Logo
Logo

Atharva Pandey/Lesson 8: Release Profiles and Build Optimization — Shipping fast binaries

Created Thu, 08 May 2025 13:50:00 +0000 Modified Thu, 08 May 2025 13:50:00 +0000

I was benchmarking two builds of the same service — one with default release settings, one with a tuned profile. Same code. Same hardware. The tuned build was 22% faster on our hot path and 40% smaller. I didn’t change a single line of Rust. Just Cargo.toml settings.

Most Rust developers know about cargo build --release. Fewer know that --release is just a starting point — there’s a whole set of knobs in the release profile that trade compile time for runtime performance, or binary size, or debuggability. Let me walk you through every one that matters.

What --release Actually Does

When you run cargo build --release, Cargo uses the [profile.release] section of Cargo.toml. The defaults are:

[profile.release]
opt-level = 3       # Maximum optimization
debug = false       # No debug info
strip = "none"      # Don't strip symbols
lto = false         # No link-time optimization
codegen-units = 16  # Parallelize codegen
panic = "unwind"    # Stack unwinding on panic
overflow-checks = false  # No integer overflow checks
incremental = false # No incremental compilation

These defaults balance compile speed with runtime performance. For production, we can do better.

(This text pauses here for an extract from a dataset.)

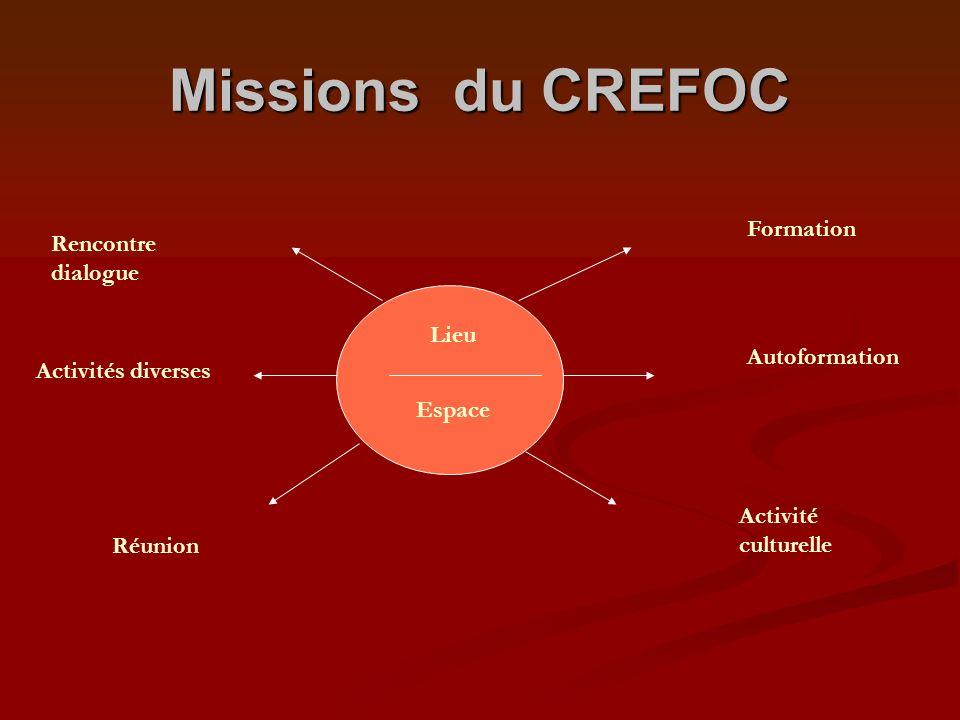 Missions du CREFOC Formation Rencontre dialogue Lieu Autoformation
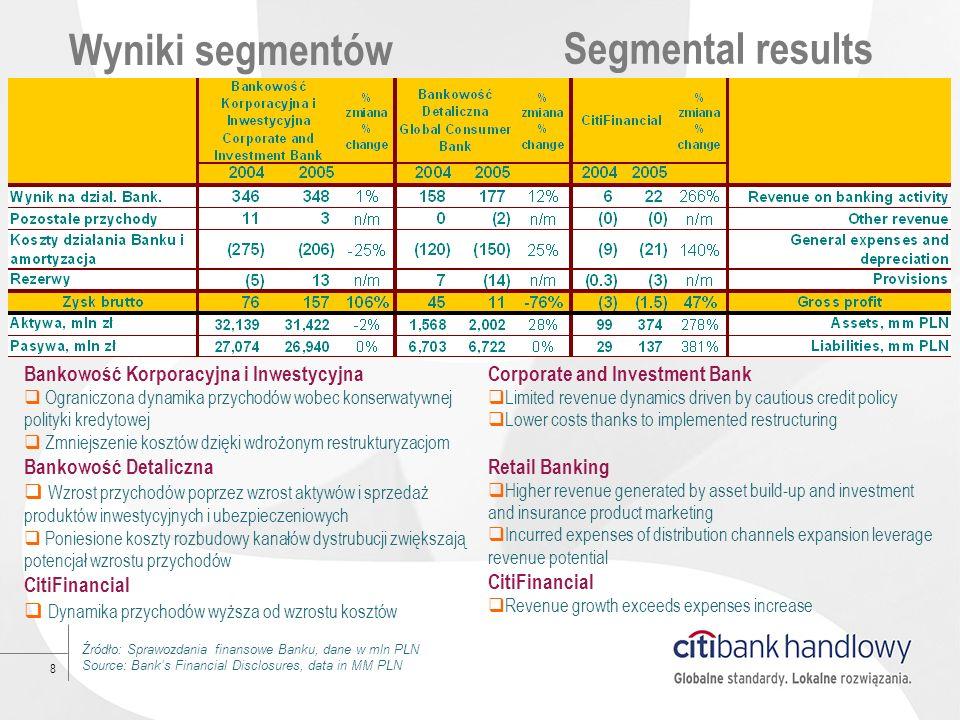 Wyniki segmentów Segmental results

The Production Profile I Use

Here’s the release profile I’ve landed on for most production services:

[profile.release]
opt-level = 3
lto = "fat"
codegen-units = 1
strip = true
panic = "abort"

Let’s break each one down.

opt-level: How Hard the Optimizer Works

opt-level = 3  # Maximum optimization (default for release)

Options:

  • 0 — no optimization (debug default)
  • 1 — basic optimization
  • 2 — most optimizations
  • 3 — all optimizations, including auto-vectorization and loop unrolling
  • "s" — optimize for binary size
  • "z" — aggressively optimize for binary size

For services, 3 is almost always right. For embedded or WASM targets where code size matters more than speed, "s" or "z" can shrink binaries by 10-20% at a modest performance cost.

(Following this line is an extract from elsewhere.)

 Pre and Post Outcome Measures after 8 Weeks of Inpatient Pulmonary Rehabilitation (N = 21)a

The difference between 2 and 3 is usually 5-15% on computation-heavy workloads. For IO-bound services (most web APIs), you won’t notice. But it’s free — the extra compile time is negligible compared to LTO.

lto = "fat"

This is the single biggest optimization you can make. LTO lets the compiler optimize across crate boundaries, which normal compilation can’t do.

Without LTO, each crate is compiled to object code independently. Functions from serde can’t be inlined into your code. Call patterns between crates can’t be optimized. With LTO, the compiler sees your entire program as one unit and can inline, devirtualize, and dead-code-eliminate across crate boundaries.

Options:

  • false or "off" — no LTO (default)
  • "thin" — lightweight cross-crate optimization, faster compilation
  • true or "fat" — full LTO, maximum optimization, slowest compilation

Fat LTO gives the best runtime performance but can double or triple compile times. For CI pipelines where you’re already caching dependencies, the incremental cost is usually acceptable — you’re only recompiling your own code with LTO applied.

Thin LTO is a good middle ground. It provides most of LTO’s benefits with much less compile time overhead. If fat LTO makes your CI builds too slow, try thin first:

lto = "thin"  # 80% of fat LTO's benefit, 30% of the compile cost

Real numbers from a project of mine (workspace with ~30 crates, ~50K lines):

  • No LTO: 45s compile, 100% baseline performance
  • Thin LTO: 70s compile, 108% performance
  • Fat LTO: 130s compile, 112% performance

codegen-units: Parallelism vs Optimization

codegen-units = 1

By default, release builds split each crate into 16 chunks and compile them in parallel. This is faster to compile but prevents some optimizations that require seeing the whole crate at once.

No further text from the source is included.